-- Instructions for the task --
Could you copy out the rows starting with the line containing "From the capture" and going on through the last line of the rows, keeping the requests as they are and moving every distance in the answers up by 92?

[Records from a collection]
==============================

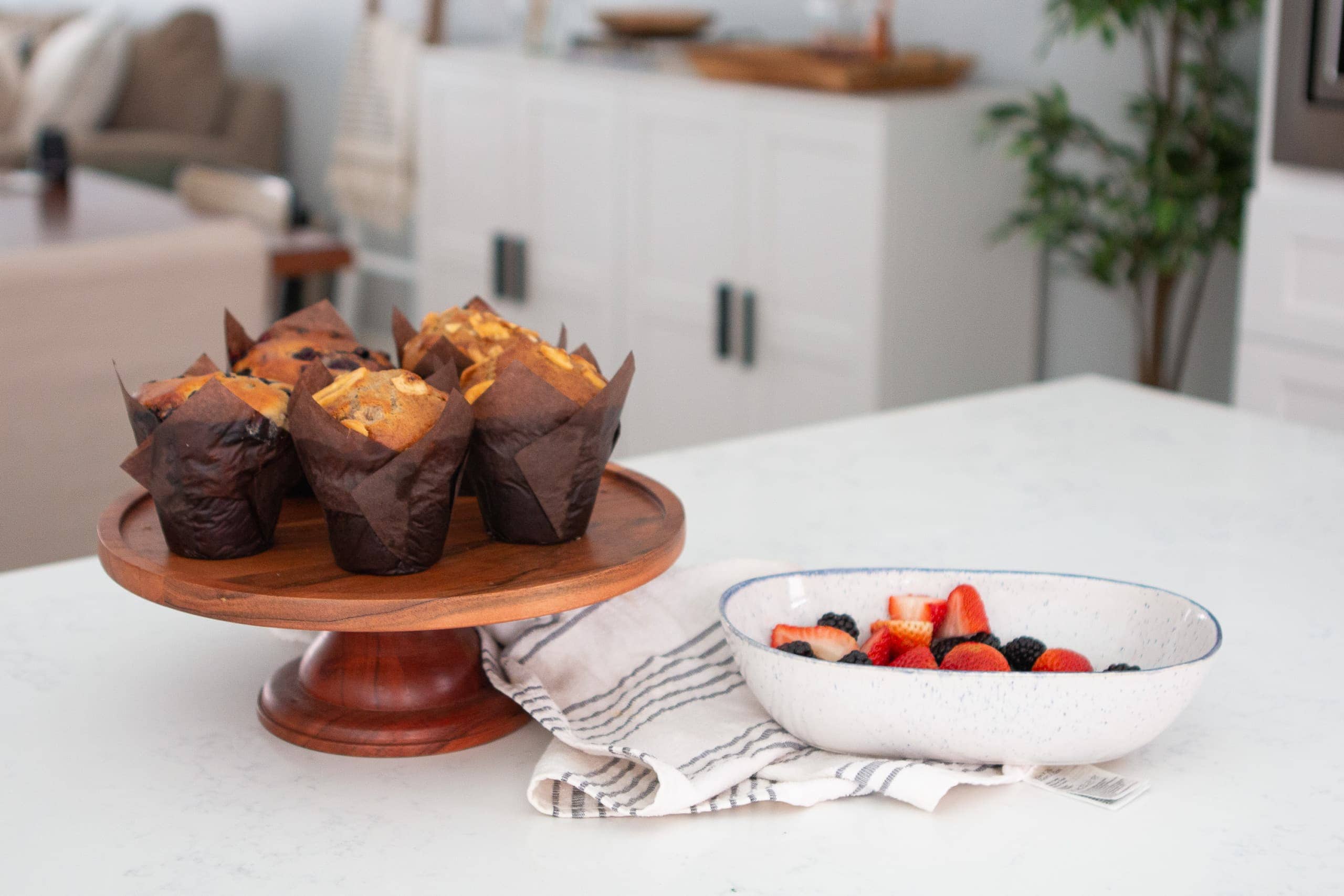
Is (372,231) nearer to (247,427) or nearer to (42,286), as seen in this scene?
(42,286)

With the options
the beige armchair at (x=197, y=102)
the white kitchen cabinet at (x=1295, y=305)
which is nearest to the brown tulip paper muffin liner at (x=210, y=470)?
the white kitchen cabinet at (x=1295, y=305)

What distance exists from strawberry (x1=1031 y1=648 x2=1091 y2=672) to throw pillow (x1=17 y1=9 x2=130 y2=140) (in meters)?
5.56

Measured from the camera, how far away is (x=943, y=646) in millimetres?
848

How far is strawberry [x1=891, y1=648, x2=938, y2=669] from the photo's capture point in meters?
0.81

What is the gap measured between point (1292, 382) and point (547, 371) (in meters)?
1.98

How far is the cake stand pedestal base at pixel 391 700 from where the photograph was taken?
85cm

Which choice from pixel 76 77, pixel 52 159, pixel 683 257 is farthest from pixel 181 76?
pixel 683 257

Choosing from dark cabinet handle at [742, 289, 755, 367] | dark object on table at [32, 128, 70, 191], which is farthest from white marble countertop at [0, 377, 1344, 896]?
dark object on table at [32, 128, 70, 191]

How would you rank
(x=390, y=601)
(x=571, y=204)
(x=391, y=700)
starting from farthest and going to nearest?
(x=571, y=204) < (x=391, y=700) < (x=390, y=601)

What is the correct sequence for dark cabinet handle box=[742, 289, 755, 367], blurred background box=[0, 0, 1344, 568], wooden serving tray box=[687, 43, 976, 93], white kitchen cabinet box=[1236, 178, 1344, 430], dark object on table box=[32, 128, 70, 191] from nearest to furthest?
1. blurred background box=[0, 0, 1344, 568]
2. white kitchen cabinet box=[1236, 178, 1344, 430]
3. wooden serving tray box=[687, 43, 976, 93]
4. dark object on table box=[32, 128, 70, 191]
5. dark cabinet handle box=[742, 289, 755, 367]

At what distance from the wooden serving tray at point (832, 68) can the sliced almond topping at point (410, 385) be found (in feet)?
8.03

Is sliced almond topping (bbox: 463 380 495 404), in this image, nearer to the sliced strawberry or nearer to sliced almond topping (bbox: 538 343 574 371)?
sliced almond topping (bbox: 538 343 574 371)

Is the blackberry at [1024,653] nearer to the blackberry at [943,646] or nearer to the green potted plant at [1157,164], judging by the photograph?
the blackberry at [943,646]

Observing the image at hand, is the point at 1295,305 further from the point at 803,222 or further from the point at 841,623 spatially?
the point at 841,623
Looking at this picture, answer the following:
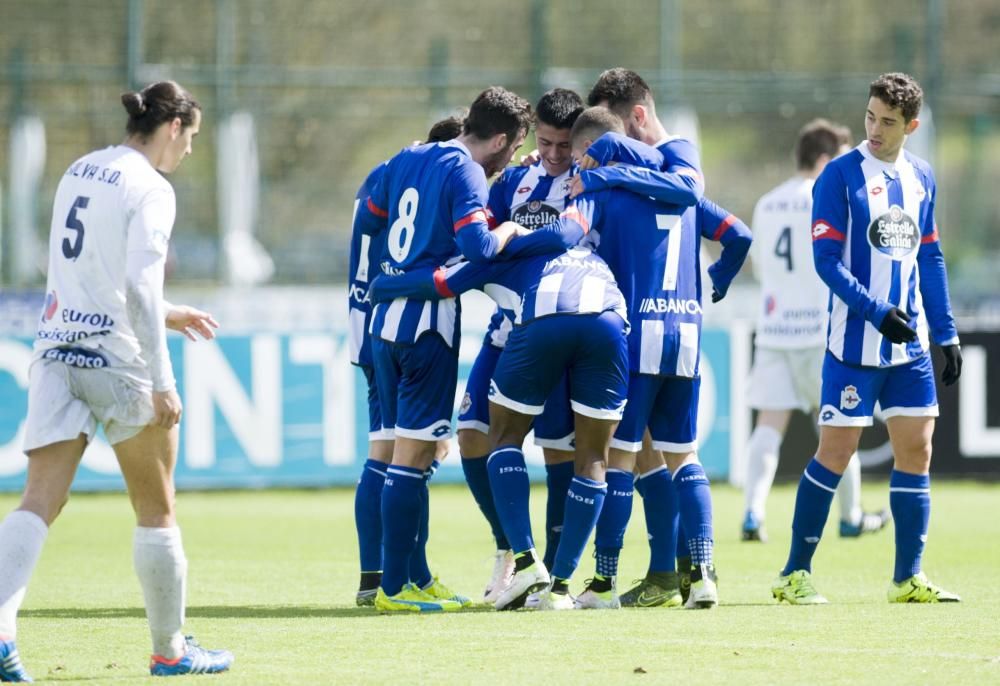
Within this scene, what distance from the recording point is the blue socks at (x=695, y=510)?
7.92 metres

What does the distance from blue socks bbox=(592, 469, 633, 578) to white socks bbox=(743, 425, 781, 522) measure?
143 inches

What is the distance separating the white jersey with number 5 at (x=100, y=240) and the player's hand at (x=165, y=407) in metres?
0.25

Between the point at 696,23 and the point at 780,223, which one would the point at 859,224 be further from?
the point at 696,23

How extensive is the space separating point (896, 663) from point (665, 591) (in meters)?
2.00

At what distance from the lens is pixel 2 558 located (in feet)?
19.8

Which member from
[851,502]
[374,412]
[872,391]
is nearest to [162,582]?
[374,412]

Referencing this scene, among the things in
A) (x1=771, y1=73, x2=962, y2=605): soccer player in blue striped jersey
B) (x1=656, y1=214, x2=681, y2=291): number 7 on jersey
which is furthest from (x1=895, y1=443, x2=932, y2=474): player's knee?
(x1=656, y1=214, x2=681, y2=291): number 7 on jersey

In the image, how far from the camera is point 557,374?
7.79 m

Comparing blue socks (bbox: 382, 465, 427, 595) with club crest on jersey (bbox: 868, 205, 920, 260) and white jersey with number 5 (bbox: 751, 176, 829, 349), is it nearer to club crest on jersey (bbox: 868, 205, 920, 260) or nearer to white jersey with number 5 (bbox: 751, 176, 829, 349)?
club crest on jersey (bbox: 868, 205, 920, 260)

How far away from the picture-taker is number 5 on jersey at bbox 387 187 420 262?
797 cm

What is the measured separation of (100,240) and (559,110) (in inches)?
112

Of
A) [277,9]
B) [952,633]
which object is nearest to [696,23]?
[277,9]

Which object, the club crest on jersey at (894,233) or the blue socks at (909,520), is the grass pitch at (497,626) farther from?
the club crest on jersey at (894,233)

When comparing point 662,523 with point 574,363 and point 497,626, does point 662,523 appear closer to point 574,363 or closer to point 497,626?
point 574,363
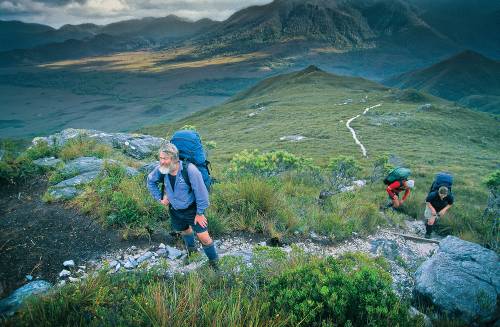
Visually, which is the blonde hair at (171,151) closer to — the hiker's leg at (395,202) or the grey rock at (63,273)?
the grey rock at (63,273)

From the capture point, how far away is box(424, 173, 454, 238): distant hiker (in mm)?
8445

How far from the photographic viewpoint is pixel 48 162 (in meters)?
9.60

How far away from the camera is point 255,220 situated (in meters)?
6.55

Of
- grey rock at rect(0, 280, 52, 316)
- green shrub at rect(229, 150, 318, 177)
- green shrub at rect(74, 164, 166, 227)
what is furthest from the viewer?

==============================

-- Written response --
From the capture point, how far away is box(424, 173, 454, 238): distant hiker (in mm)?
8537

How far from the photographic viewpoint is pixel 48 162 (in meters)?
101.60

How far away from the camera is point 255,220 situated (in meters)?
98.55

Of
- grey rock at rect(0, 280, 52, 316)
- green shrub at rect(229, 150, 318, 177)
- green shrub at rect(74, 164, 166, 227)
what is furthest from the viewer?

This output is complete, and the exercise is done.